ELON MUSK’S $30 TRILLION EMPIRE
ELON MUSK’S $30 TRILLION EMPIRE
Leaving the world to chase after him in electric cars, Elon Musk claims to be on track to bring Tesla’s market cap to $30 trillion with two brand new products
Elon Musk is dreaming of taking Tesla into a new era beyond electric cars.
Musk’s plan focuses on what he calls end-to-end artificial intelligence.
The plan is to feed Tesla’s AI systems with a series of videos from existing Teslas,
With the hope that algorithms running on the giant supercomputer will learn how to drive safely.
He hopes this will help Tesla deliver fully autonomous cars faster and cheaper than its competitors.
Current Tesla owners will get access to the new technology next year, and specially designed robot taxis will be ready by 2026.
Musk’s dream of a breakthrough AI is in stark contrast to the approach taken by other companies pursuing autonomous vehicles. Waymo is an industry leader, currently operating commercial autonomous taxis and just announced a $5.6 billion funding round.
In the simplest terms, Musk’s vision for Tesla is of an AI system that learns by watching people drive.
Waymo and other companies are teaching their cars by correcting their mistakes as they drive themselves.
One of Musk’s defining characteristics is his ability to start with a goal in mind and work backwards to find the solution needed.
With self-driving technology, his goal is a system that is affordable enough to be installed in almost any vehicle.
Musk has said that robots and self-driving cars could push Tesla’s market value to at least $30 trillion.
Supporters of his plan point to the successes his companies have had by pushing the boundaries, such as the dramatic reduction in launch costs achieved at SpaceX, which now dominates the rocket business.
At Tesla’s robotaxi event this month, which debuted a sub-$30,000 Cybercab model that has no steering wheel or pedals, Musk joked, “I tend to be optimistic about the time frame.” He predicted production would begin “before 2027.”
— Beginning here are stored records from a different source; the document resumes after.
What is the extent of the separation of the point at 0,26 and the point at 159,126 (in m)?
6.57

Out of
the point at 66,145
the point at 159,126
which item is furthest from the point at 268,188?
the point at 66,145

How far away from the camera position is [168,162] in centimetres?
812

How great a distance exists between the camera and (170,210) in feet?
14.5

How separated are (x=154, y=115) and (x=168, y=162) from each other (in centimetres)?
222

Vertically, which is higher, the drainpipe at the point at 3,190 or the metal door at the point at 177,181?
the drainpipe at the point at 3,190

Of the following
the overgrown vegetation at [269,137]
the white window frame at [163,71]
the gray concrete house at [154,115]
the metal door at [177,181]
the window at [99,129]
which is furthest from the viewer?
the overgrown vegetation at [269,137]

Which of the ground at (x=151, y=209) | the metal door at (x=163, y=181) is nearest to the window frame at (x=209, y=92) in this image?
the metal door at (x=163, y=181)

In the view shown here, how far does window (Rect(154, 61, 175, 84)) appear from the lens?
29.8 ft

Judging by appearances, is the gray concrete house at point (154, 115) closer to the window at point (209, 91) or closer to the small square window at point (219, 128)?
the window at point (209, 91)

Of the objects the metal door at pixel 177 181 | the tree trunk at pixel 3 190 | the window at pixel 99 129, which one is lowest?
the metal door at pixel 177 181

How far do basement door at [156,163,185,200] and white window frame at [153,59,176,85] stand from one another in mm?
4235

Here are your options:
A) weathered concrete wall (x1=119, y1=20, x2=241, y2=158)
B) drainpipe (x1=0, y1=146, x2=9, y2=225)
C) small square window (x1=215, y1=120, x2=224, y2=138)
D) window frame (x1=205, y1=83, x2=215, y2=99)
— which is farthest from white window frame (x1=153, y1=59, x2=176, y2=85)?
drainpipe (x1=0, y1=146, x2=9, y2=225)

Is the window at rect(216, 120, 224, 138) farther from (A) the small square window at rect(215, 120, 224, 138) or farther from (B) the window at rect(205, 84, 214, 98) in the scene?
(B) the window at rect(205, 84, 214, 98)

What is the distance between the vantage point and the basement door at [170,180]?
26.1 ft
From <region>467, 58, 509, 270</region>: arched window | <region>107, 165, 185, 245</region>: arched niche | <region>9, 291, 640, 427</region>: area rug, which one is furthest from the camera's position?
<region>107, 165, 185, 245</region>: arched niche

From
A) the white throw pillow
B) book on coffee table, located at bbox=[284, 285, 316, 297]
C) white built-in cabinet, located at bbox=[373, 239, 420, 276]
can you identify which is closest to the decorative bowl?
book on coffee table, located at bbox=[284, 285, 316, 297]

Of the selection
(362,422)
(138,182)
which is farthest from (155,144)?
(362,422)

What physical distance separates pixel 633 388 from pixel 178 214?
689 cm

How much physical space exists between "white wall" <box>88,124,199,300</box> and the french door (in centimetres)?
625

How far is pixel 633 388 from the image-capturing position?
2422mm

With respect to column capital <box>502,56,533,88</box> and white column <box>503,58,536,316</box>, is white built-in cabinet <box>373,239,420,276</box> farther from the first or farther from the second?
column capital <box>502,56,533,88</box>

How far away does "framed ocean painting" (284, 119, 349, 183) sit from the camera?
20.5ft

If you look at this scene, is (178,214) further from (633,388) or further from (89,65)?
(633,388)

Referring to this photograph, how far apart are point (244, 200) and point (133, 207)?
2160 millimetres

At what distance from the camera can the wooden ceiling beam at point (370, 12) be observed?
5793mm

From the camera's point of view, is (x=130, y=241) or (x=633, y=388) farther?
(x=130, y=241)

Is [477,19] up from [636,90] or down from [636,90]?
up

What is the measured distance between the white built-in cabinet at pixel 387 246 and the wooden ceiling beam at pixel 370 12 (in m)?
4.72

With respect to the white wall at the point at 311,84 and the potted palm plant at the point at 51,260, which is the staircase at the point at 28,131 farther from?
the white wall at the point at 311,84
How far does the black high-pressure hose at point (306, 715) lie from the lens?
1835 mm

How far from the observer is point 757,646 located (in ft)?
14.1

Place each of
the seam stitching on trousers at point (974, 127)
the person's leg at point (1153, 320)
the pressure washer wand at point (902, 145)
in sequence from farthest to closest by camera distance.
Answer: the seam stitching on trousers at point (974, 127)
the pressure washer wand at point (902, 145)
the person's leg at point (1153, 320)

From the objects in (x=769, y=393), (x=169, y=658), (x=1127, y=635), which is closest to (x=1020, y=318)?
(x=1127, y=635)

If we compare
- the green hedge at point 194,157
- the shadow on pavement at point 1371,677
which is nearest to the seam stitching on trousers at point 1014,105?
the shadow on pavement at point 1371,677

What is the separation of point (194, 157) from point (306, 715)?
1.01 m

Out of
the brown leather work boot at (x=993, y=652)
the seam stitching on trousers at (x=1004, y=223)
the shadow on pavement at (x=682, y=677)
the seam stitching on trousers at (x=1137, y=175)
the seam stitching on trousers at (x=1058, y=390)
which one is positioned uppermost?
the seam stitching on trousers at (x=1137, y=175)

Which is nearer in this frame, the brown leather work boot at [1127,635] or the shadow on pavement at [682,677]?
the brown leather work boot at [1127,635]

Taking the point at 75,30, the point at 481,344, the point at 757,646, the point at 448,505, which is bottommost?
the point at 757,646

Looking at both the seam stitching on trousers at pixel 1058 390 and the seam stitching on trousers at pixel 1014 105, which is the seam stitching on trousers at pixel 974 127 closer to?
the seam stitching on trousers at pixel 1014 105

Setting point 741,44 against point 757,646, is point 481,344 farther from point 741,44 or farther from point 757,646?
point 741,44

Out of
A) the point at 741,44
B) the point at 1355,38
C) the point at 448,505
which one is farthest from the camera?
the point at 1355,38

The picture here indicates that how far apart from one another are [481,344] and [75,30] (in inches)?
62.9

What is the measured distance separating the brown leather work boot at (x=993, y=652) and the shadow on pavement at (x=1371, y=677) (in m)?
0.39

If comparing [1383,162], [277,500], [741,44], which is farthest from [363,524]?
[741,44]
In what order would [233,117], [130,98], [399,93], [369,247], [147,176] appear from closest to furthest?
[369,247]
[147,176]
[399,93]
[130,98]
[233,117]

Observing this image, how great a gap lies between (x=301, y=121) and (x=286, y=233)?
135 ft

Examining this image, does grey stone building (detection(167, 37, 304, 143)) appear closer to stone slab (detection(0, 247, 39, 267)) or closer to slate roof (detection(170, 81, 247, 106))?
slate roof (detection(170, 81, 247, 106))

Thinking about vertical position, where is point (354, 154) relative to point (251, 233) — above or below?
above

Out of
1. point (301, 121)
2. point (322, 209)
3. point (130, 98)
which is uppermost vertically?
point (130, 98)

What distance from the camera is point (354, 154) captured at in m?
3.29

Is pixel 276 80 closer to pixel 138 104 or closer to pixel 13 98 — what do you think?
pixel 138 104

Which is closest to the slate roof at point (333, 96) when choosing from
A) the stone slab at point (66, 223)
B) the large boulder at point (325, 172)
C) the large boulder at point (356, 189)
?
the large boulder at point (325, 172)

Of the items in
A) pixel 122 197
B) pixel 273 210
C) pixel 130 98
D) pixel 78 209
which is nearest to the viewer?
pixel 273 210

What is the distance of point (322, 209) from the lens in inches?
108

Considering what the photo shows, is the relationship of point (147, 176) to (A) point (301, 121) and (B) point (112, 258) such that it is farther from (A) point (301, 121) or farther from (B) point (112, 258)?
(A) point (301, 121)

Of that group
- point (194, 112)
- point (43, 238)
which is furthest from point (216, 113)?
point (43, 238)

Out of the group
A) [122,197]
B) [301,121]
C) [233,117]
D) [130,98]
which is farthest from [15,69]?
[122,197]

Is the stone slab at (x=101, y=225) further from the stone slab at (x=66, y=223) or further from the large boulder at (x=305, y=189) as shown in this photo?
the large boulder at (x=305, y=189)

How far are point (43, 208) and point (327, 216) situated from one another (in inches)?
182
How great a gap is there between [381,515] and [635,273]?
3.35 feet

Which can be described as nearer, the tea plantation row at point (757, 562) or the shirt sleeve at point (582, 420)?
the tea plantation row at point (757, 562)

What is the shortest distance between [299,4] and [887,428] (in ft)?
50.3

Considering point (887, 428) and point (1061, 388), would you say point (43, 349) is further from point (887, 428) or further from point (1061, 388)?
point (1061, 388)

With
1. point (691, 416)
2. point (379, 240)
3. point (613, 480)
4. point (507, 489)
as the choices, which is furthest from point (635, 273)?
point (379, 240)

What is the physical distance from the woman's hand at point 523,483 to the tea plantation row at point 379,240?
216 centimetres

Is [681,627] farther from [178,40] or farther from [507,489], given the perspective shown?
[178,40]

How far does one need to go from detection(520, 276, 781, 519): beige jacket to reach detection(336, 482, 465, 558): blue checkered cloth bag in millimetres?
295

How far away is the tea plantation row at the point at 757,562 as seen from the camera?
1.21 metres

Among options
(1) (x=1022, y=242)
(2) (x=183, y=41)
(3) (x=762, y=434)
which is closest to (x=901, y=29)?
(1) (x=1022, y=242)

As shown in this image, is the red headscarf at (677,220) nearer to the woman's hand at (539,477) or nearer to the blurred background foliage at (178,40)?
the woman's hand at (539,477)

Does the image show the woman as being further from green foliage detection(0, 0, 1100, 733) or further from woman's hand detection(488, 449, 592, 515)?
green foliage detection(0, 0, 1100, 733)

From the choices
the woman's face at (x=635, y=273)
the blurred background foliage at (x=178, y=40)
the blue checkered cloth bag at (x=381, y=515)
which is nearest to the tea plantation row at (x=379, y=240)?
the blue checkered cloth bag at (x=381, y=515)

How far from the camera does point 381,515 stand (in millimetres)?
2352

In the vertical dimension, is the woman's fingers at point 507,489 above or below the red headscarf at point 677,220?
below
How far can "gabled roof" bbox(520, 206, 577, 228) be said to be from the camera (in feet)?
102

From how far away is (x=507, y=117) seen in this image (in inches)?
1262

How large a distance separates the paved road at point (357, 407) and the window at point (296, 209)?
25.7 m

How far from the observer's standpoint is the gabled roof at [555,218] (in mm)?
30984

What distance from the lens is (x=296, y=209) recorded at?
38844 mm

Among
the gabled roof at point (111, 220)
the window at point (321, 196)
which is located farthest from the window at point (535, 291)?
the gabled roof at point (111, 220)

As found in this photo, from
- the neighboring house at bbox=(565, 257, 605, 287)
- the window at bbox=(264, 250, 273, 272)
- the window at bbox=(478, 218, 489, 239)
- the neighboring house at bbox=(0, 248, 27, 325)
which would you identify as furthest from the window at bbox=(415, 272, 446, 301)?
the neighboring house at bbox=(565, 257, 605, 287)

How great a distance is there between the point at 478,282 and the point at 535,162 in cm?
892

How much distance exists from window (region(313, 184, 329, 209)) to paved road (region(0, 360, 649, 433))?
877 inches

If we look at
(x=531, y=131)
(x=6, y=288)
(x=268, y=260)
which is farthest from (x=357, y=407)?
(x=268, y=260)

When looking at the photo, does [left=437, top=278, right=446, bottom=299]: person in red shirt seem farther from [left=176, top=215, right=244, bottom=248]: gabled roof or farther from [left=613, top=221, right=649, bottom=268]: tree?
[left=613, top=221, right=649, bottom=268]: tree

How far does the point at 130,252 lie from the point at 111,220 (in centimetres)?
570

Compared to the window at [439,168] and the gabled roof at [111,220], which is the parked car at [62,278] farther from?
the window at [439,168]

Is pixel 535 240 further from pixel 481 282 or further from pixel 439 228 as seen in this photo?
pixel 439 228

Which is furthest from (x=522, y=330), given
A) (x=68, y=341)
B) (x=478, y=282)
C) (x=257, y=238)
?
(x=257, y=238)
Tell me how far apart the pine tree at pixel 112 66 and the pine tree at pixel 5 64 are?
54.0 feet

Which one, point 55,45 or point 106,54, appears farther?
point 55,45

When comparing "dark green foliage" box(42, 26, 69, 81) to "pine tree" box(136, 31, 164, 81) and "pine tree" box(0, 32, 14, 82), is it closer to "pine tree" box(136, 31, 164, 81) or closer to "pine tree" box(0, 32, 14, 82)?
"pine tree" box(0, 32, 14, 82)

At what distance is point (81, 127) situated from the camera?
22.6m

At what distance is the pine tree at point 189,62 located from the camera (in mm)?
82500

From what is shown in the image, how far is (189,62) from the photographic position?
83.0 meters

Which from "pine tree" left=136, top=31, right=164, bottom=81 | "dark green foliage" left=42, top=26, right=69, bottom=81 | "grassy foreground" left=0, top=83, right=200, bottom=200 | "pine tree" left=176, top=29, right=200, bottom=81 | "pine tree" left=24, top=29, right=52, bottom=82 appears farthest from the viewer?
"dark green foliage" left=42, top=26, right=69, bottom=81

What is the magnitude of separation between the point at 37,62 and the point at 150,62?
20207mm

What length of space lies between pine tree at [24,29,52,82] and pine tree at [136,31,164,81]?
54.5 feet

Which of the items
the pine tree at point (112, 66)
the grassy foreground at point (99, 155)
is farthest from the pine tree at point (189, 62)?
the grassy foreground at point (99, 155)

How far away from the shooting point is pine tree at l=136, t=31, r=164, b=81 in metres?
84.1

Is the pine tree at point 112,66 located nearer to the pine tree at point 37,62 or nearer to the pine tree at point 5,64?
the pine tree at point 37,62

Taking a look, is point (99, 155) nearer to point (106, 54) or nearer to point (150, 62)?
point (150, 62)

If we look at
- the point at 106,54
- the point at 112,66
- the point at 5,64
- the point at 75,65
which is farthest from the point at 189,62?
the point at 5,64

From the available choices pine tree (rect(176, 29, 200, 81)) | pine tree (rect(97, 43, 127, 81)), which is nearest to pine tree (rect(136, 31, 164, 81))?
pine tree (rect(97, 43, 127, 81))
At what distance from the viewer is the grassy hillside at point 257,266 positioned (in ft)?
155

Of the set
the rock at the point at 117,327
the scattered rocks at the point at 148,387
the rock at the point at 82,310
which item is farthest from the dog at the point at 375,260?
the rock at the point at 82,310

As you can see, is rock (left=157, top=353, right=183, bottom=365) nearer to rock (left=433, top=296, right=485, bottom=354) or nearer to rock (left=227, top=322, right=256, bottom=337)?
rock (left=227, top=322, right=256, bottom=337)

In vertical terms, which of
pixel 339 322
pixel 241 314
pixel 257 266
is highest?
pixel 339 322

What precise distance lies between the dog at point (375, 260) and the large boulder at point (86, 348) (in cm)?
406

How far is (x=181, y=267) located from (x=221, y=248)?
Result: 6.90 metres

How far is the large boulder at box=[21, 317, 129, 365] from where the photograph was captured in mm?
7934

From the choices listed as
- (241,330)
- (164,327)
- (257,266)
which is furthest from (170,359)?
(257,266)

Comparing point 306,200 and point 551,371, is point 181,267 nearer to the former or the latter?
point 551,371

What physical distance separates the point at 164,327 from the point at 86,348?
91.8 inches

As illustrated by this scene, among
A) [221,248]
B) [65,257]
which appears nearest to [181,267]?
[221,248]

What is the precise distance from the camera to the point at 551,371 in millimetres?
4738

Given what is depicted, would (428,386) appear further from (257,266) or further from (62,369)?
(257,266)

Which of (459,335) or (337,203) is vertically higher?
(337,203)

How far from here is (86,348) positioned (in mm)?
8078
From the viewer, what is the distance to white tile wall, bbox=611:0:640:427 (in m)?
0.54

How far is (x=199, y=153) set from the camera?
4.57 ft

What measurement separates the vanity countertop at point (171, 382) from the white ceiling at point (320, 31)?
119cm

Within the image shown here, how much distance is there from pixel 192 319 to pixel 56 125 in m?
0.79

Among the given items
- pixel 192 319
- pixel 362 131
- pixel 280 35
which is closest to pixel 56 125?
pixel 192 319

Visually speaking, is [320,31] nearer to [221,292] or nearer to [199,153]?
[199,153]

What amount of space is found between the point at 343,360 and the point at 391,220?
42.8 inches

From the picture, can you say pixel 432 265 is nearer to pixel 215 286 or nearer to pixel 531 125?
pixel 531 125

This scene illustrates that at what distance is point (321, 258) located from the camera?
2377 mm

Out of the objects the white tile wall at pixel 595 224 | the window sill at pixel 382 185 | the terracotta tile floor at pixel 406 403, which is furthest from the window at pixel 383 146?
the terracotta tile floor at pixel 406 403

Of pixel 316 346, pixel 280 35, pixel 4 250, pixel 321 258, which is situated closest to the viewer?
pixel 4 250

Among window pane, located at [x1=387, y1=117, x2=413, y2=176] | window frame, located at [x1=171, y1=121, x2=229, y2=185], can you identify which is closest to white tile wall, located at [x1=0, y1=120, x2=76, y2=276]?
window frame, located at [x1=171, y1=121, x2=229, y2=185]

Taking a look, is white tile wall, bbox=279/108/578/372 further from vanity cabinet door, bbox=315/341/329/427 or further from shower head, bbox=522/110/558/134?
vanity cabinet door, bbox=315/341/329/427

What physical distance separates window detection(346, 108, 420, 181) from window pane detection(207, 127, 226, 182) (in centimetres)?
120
On Tesla’s earnings call just days later, he confidently asserted that mass production would happen by 2026.
Musk and others who have worked on Tesla’s self-driving technology say the advantage of the technology is the vast amount of footage of actual driving captured by cameras built into all of the company’s vehicles,
including time spent using the company’s existing “Full Self-Driving (Supervised)” driver assistance software, often abbreviated as FSD.
Training Tesla’s AI with this passively recorded data requires a technique called imitation learning. In essence, to get any advantage from all this data,
Tesla’s AI must watch millions of hours of human driving and attempt to replicate their actions.
“It’s like living a million lives at once and seeing very unusual situations that a person would never see in their entire life,” Musk said at the robotaxi event.